Market Discount Risk. As described above in “–General Risks—Market Discount Risk,” common shares of closed-end funds often trade at a discount to their net asset values and the Fund’s common shares may trade at such a discount. This risk may be greater for investors expecting to sell their common shares of the Fund soon after completion of a public offering. The common shares of the Fund are designed primarily for long-term investors and investors in the shares should not view the Fund as a vehicle for trading purposes.

 

Special Risks to Holders of Preferred Shares (Principal)

 

Illiquidity Prior to Exchange Listing. Prior to an offering, there will be no public market for any series of fixed rate preferred shares. In the event any series of fixed rate preferred shares are issued, we expect to apply to list such shares on a national securities exchange, which will likely be the NYSE or the NYSE American. However, during an initial period, which is not expected to exceed 30 days after the date of its initial issuance, such shares may not be listed on any securities exchange. During such period, the underwriters may make a market in such shares, though they will have no obligation to do so. Consequently, an investment in such shares may be illiquid during such period.

> RECORDED DATA
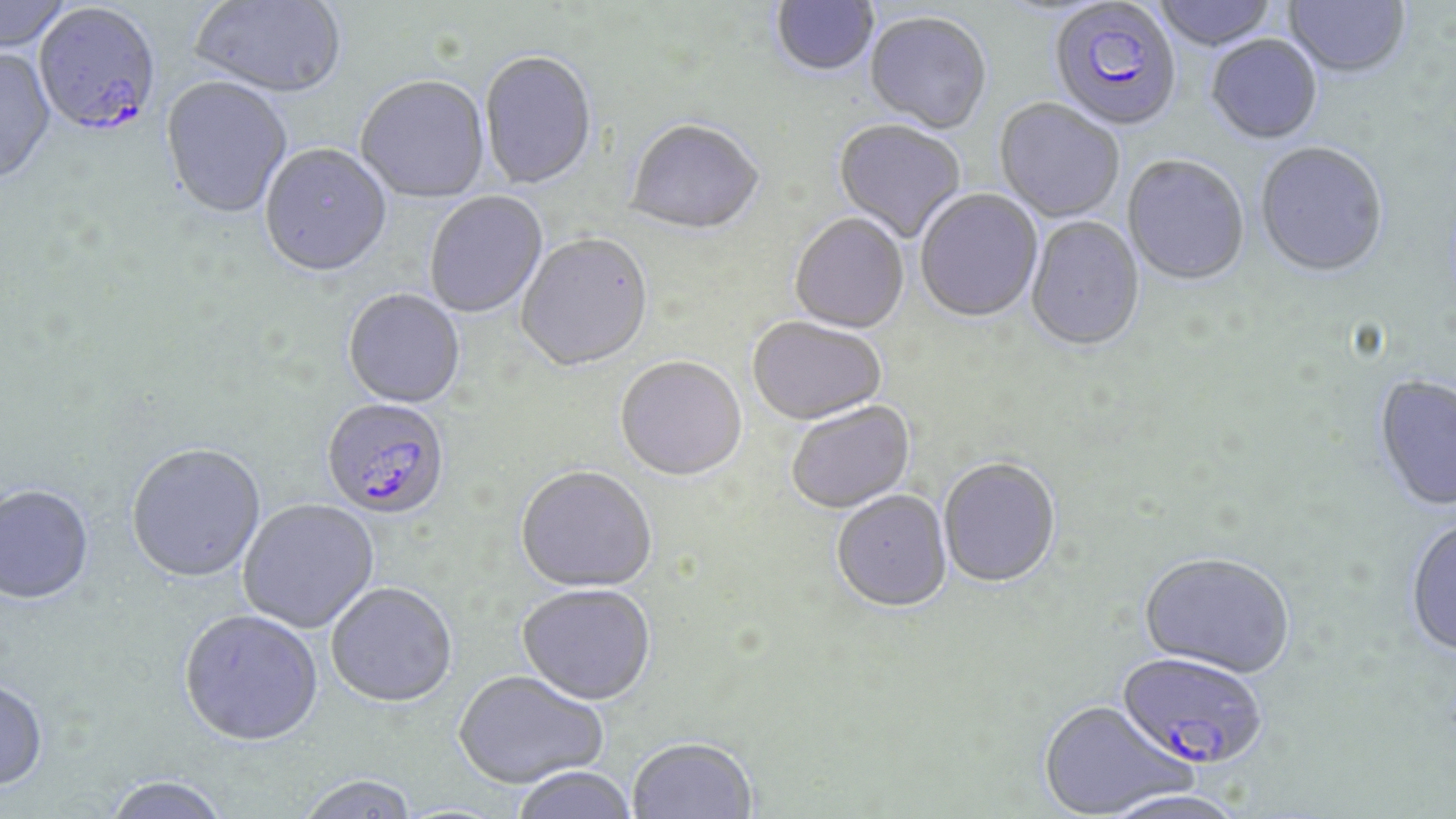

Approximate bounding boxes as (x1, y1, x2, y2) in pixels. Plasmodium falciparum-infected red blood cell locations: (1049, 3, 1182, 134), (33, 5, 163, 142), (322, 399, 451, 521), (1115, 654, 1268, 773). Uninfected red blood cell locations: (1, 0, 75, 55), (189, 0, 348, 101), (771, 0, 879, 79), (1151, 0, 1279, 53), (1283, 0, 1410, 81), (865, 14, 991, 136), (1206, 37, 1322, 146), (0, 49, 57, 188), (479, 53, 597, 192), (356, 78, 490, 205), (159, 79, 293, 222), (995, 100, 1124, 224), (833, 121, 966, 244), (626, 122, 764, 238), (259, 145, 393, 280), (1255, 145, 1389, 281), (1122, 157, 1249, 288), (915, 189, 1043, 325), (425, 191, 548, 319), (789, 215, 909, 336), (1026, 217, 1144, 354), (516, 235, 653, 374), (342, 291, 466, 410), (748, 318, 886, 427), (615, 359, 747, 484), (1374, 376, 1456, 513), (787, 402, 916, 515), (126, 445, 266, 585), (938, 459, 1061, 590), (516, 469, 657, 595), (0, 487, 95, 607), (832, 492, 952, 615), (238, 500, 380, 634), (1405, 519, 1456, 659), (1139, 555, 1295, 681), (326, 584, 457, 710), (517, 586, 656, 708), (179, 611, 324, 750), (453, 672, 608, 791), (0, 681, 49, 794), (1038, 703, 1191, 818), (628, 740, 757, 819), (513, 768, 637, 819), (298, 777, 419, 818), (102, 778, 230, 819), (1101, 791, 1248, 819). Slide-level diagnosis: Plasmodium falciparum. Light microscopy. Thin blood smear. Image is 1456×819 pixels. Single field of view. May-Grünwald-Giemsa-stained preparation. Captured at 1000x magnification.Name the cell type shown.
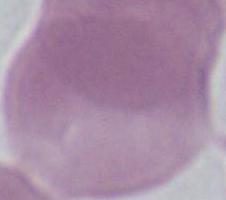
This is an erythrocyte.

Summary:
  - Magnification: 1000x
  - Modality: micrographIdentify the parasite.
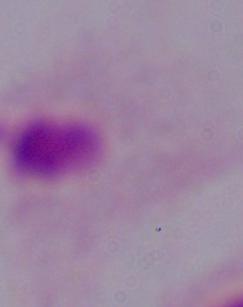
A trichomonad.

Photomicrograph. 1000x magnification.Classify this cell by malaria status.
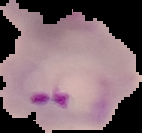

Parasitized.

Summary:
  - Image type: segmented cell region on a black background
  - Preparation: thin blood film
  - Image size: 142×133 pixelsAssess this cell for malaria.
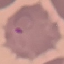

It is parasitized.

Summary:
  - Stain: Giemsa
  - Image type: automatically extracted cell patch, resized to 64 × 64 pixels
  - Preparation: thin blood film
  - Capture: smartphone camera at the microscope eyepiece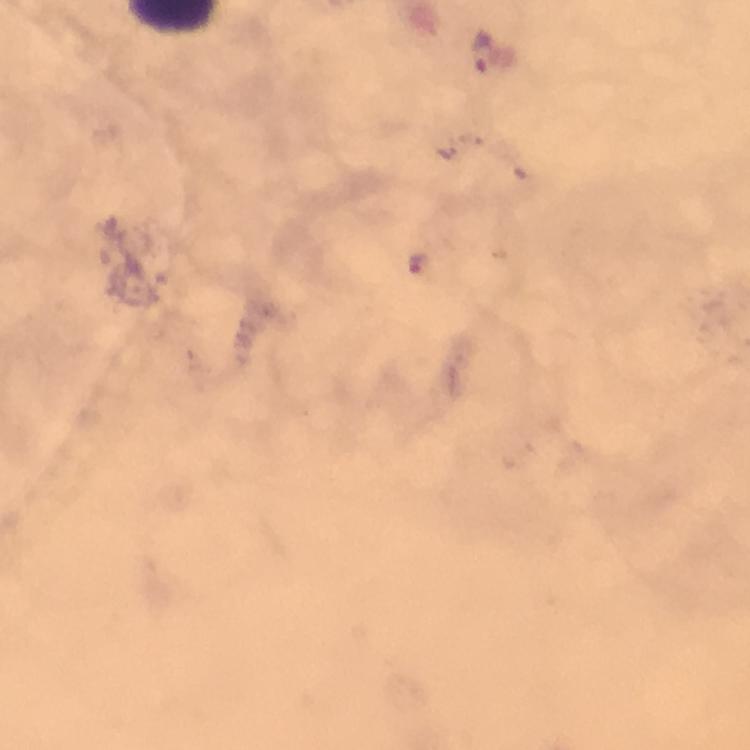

---

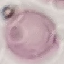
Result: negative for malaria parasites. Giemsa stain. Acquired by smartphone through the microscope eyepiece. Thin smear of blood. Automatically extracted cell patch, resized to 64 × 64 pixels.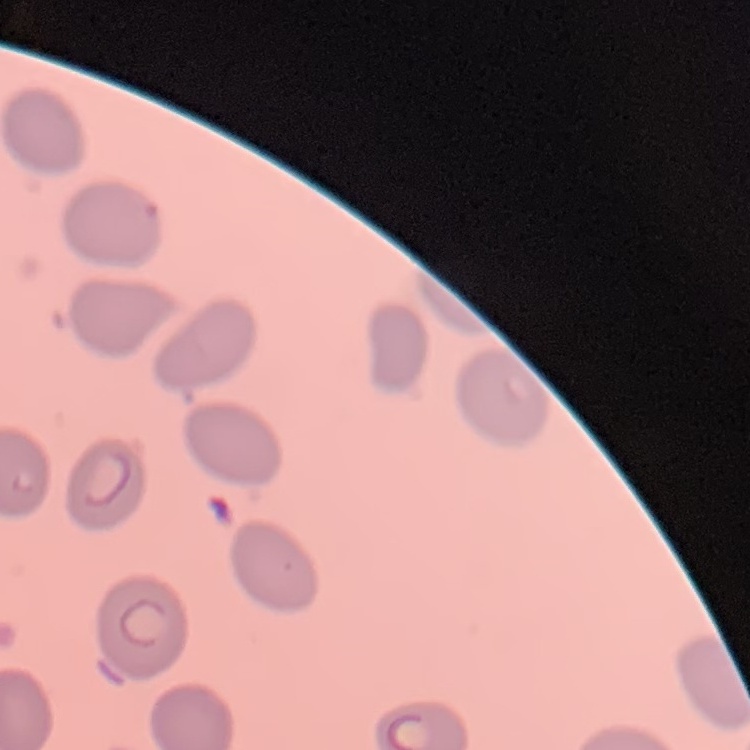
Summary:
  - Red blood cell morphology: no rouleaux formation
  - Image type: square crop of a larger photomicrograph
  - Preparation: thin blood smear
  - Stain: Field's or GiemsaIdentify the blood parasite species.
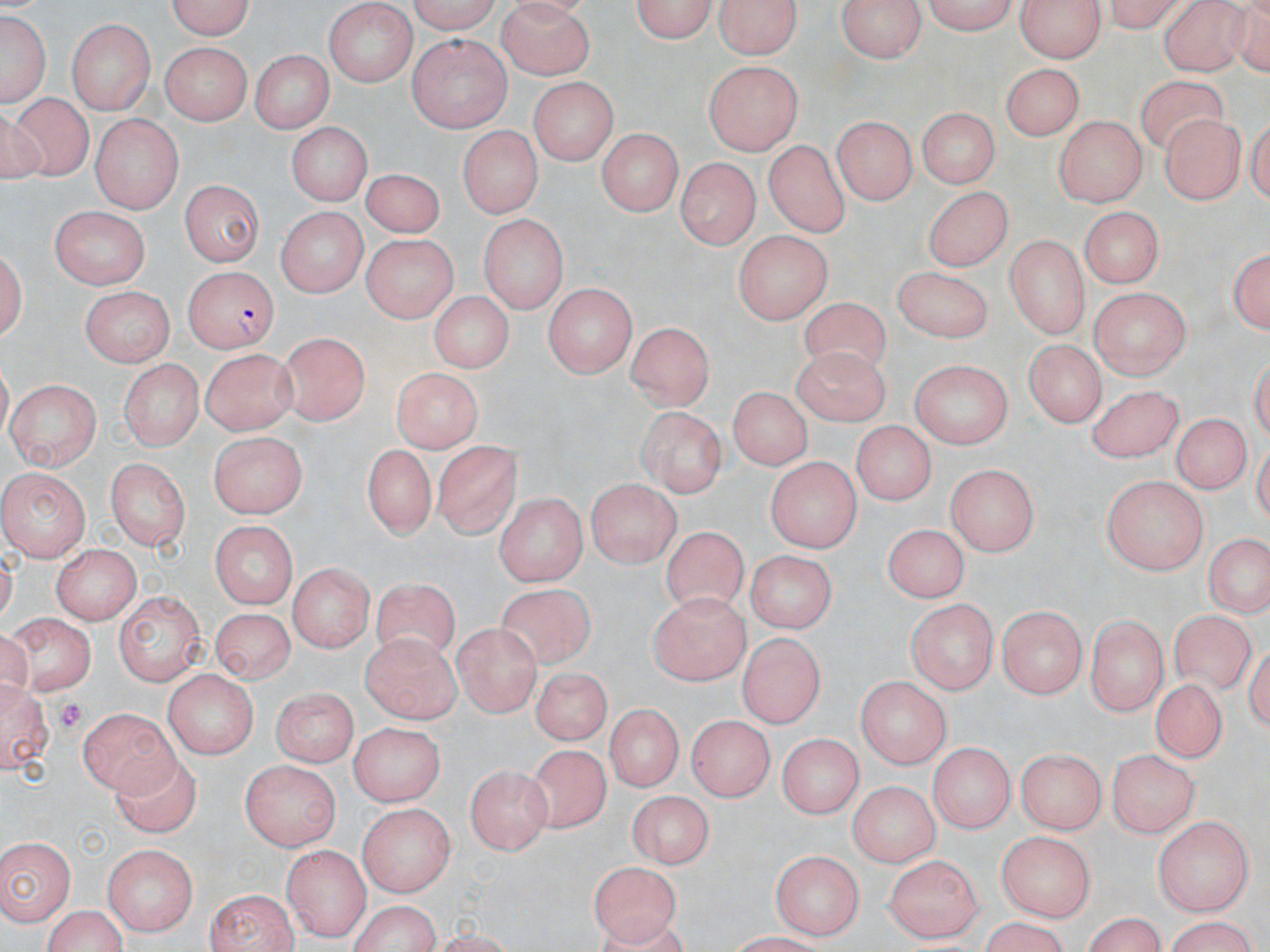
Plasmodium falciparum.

---

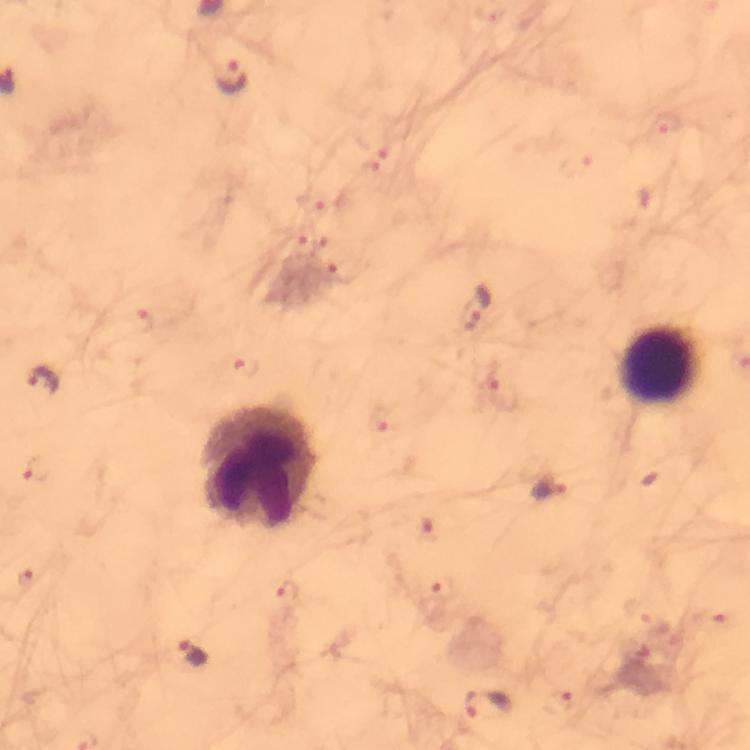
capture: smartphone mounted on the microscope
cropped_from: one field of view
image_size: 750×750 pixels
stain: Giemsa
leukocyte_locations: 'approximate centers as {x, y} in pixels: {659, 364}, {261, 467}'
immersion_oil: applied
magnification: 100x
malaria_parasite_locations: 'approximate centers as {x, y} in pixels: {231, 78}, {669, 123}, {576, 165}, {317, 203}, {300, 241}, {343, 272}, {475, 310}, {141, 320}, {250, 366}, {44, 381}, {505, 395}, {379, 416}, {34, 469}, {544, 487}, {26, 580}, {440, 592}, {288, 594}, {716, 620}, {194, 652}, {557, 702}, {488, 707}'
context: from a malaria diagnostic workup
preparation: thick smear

> OBJECTIVE
Transcribe the fund risk disclosure above from "Special Risks to" to "during such period.", word for word.

> FULL ANSWER
Special Risks to Holders of Preferred Shares (Principal)

 

Illiquidity Prior to Exchange Listing. Prior to an offering, there will be no public market for any series of fixed rate preferred shares. In the event any series of fixed rate preferred shares are issued, we expect to apply to list such shares on a national securities exchange, which will likely be the NYSE or the NYSE American. However, during an initial period, which is not expected to exceed 30 days after the date of its initial issuance, such shares may not be listed on any securities exchange. During such period, the underwriters may make a market in such shares, though they will have no obligation to do so. Consequently, an investment in such shares may be illiquid during such period.